Brig 10/4--American White Pelican

American White Pelicans
I didn't think I'd be going back to Brig so soon; I figured I'd wait for its "grand re-opening" but a text alert came in while I was walking on Great Bay Blvd that two American White Pelicans were viewable from the Gull Tower and since GBB was, according to GPS, only 37 minutes away and since pelicans are big birds and hard to miss, I drove down there. I wouldn't chase a flighty bird like a warbler or sparrow, but this seemed like a pretty good bet.

And it was. I climbed up the tower, met a couple of guys there who pointed me in the general direction of the pelicans, looked through my scope and added them to the year list. I was figuring that was a species that would be a miss this year.

Almost as interesting to me as the pelicans were the 6 Common Gallinules that were in the Gull Pond. (Gallinula galeata use to be called Common Moorhen but since half of them aren't hens and there are no moors in North America, the name was, to my mind, sensibly changed, though much to the chagrin of some traditionalists. On a somewhat related note, the Toledo Mudhens minor league baseball team, uses the folk name for American Coot. The team doesn't seem to know this and its mascot looks more like a chicken than a coot.) While Common Gallinule is not rare this time of year at Brig, 6 of them is a pretty big number to find. These all looked like either females or juveniles to me.
Common Gallinule
For the 6th day in a row, the weather was nasty--blowing drizzle, gusting winds, but not enough to prevent me from getting out to bird.

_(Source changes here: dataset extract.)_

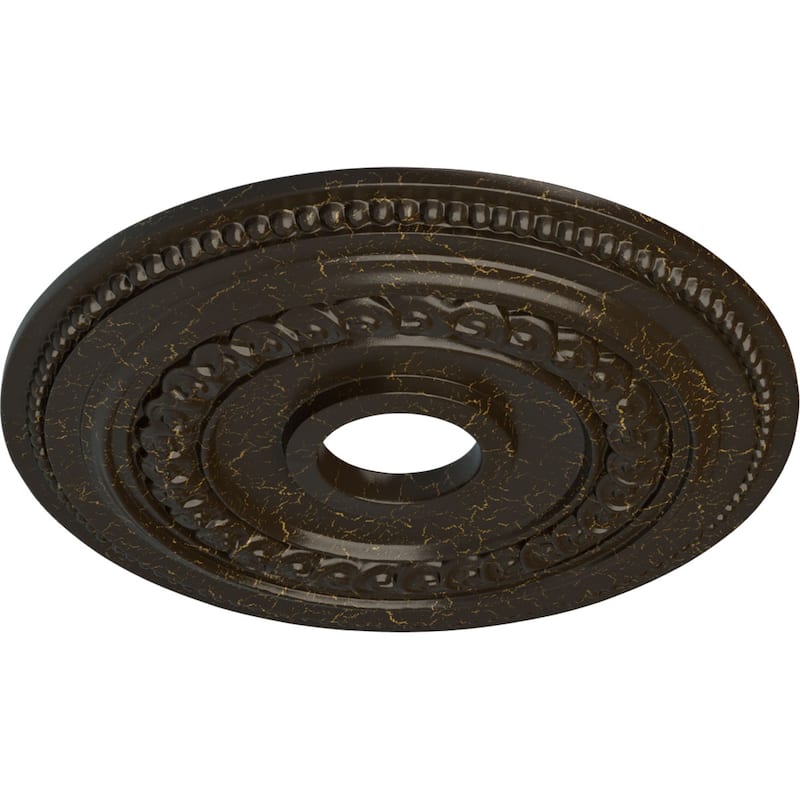 18"OD x 3 3/8"ID x 7/8"P Oldham Ceiling Medallion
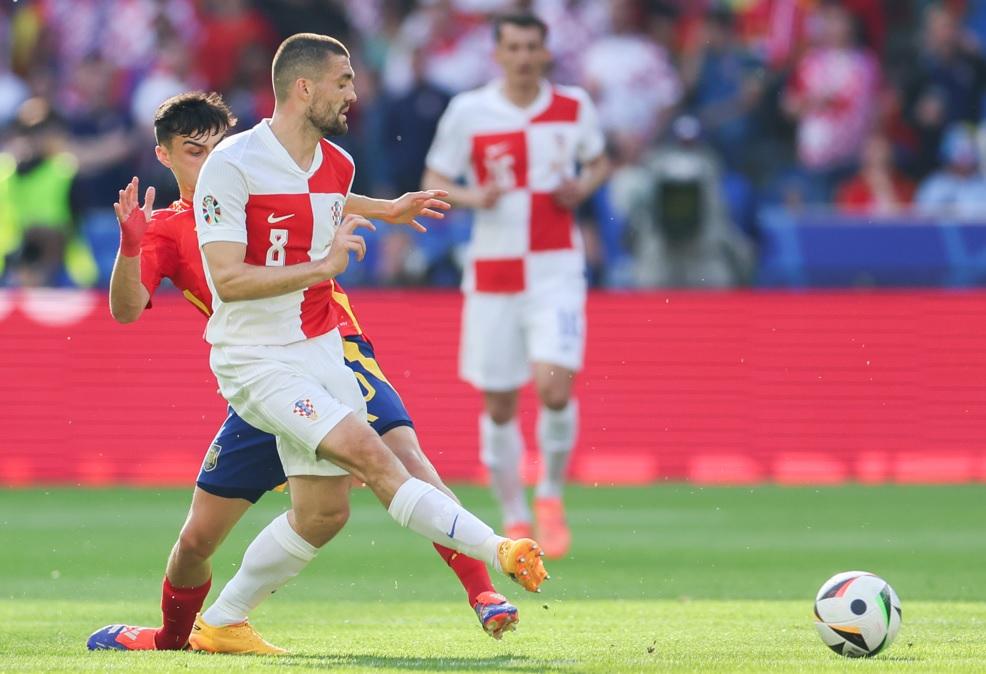 EURO: Hrvatska - Španjolska 0-3 Hrvatska - Spanjolska, EURO, utakmica u Berlinu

Great Bay Blvd had a decent variety of birds, but, the ones I was looking for, sparrows, were being extraordinarily difficult, showing themselves for a fleeting moment before diving into the reeds. The dim light and windy conditions didn't help, so I couldn't tell if the sparrows scampering around the marsh were Saltmarsh or Nelson's. Nelson's is the one I need for the year and GBB is the best place in Ocean County to find them.

Some other birds I did see down there:
Least Sandpiper
Yellow-crowned Night-Heron (juvenile)
You can see how murky the light was today. Tomorrow might be better. Then we're awaiting a hurricane to decide on its path.